Thursday, February 21, 2008

Discovering New, Untapped Markets

What's common between Southwest Airlines, McDonalds and SUVs?!

The promise of new, untapped markets is something of a holy grail for every business. It conjures up dramatic growth opportunities from creating products that serve unfulfilled needs of existing customers, or attract new customers.

As will be their wont (!), management thinkers have devoted enormous energies toward creating frameworks and approaches that help practitioners innovate in opening up such untapped markets.

One leading body of management thought that has emerged in recent years, that aims to help companies fan out into hitherto undiscovered markets is Blue Ocean Strategy. Created by the famed duo of W. Chan Kim and Renee Mauborgne of INSEAD, France, this is a set of frameworks and techniques for opening up such new markets.

The horse sense view on this topic, however, is that it should be possible to keenly observe some innovative new products, and discern a few simple themes that led to the discovery of the previously untapped markets that those products were introduced to serve.

Such a 'simple theme that leads to the discovery of a previously untapped market' must, in my view, meet at least the following criteria:

- it should be shown to have led to truly successful products
- it should preferably have been used by innovating companies spanning a variety of industries, and
- it should be simple to for a innovation-hopeful company to implement.

One such theme that I have discerned, by observing a few innovative products that have emerged in various industries over the past several years, is what may be called innovating in the interstices. Simply put, it means that you target the interstices between existing, adjacent markets.

Hyatt was using similar thinking when it launched it's Hyatt Place brand of hotels in 2006, to blur the distinction between business and leisure hotels. The Premium Economy class of travel offered by many airlines, designed to cater to passengers whose preference (and affordability) lies in between regular economy and business class is another example.

And as I show in my post on the Infosys blog, such an approach has been used with great success by Southwest Airlines, McDonald's, the Indian auto major Tata Group, and other innovators.

And so, one may not need to look into the wild blue yonder for those blue oceans - they may be much closer, in the white spaces between familiar, adjacent markets!

Friday, February 08, 2008

Unleashing Innovation, the Unplugged Way

In the lexicon of modern-day business, innovation and isolation are firm opposites

A strong lesson that efforts at innovation have taught in recent years is, don't go it alone. In fact, innovation is best done by opening out, inviting fresh perspectives, admitting new participants, and allowing new combinations.
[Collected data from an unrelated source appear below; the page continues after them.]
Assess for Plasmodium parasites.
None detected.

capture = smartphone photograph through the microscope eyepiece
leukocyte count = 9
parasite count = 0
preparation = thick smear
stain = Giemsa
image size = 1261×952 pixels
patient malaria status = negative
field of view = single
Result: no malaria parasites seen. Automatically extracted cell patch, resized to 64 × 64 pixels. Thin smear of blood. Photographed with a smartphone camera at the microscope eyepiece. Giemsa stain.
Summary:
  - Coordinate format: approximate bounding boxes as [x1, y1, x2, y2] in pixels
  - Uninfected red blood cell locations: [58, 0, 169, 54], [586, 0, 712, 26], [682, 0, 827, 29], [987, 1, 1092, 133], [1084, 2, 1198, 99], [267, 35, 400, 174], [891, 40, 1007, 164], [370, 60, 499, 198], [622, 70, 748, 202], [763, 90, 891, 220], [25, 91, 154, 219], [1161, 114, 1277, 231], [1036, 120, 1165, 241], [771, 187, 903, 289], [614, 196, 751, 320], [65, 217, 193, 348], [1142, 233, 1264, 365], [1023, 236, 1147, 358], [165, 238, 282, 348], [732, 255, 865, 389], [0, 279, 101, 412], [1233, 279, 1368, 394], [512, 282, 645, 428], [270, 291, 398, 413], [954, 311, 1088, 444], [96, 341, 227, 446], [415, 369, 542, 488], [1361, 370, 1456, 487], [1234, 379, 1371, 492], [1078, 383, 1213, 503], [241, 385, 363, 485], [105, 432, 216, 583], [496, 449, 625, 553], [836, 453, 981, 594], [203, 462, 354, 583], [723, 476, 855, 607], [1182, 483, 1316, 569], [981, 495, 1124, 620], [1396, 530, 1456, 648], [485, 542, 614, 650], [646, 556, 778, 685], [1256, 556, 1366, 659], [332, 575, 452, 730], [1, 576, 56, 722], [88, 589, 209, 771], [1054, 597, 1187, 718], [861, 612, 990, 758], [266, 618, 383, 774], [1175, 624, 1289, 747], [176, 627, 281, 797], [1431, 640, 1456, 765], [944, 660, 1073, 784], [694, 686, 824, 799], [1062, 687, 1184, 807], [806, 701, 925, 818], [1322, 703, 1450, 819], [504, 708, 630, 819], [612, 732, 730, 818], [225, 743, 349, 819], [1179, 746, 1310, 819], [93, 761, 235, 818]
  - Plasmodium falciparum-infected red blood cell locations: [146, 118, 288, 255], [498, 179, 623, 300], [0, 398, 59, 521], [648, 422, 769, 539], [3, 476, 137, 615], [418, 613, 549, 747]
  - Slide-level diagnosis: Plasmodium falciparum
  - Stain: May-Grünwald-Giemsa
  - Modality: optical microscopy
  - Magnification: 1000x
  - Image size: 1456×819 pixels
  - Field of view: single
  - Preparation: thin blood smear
Most of the major new approaches to innovation that have emerged over the past few years - Open Innovation, "Crowdsourcing", Co-creation, User-centric Innovation - embody this more-the-merrier feature. The development of the fabled iPod, Proctor and Gamble's Connect-and-Develop initiative, IBM' s innovation ecosystem and Intel's lablets and corporate venturing approach, Innocentive, the Collaborative drug discovery project , IDEO's design philosophy, IKEA's fabulously successful approach to furniture design, the creation of the Linux operating system, all exemplify one or other of the above approaches in action.

Because these approaches to innovation - Open Innovation, "Crowdsourcing", Co-creation, User-centric Innovation - have a similar principle underlying them, I thought it's a good idea to collect them under one umbrella term - Unplugged Innovation. To better understand why such a new term is needed, and how companies can thrive in this brave new world of unplugged innovation, see my post on the Infosys blog.

This unplugged approach is one central theme that has emerged in innovation over the past few years. There are two more such themes, which I will elaborate on over the next few weeks on that blog.

And so, the lone innovator is firmly a thing of the past. If you want to unleash innovation, unplug it!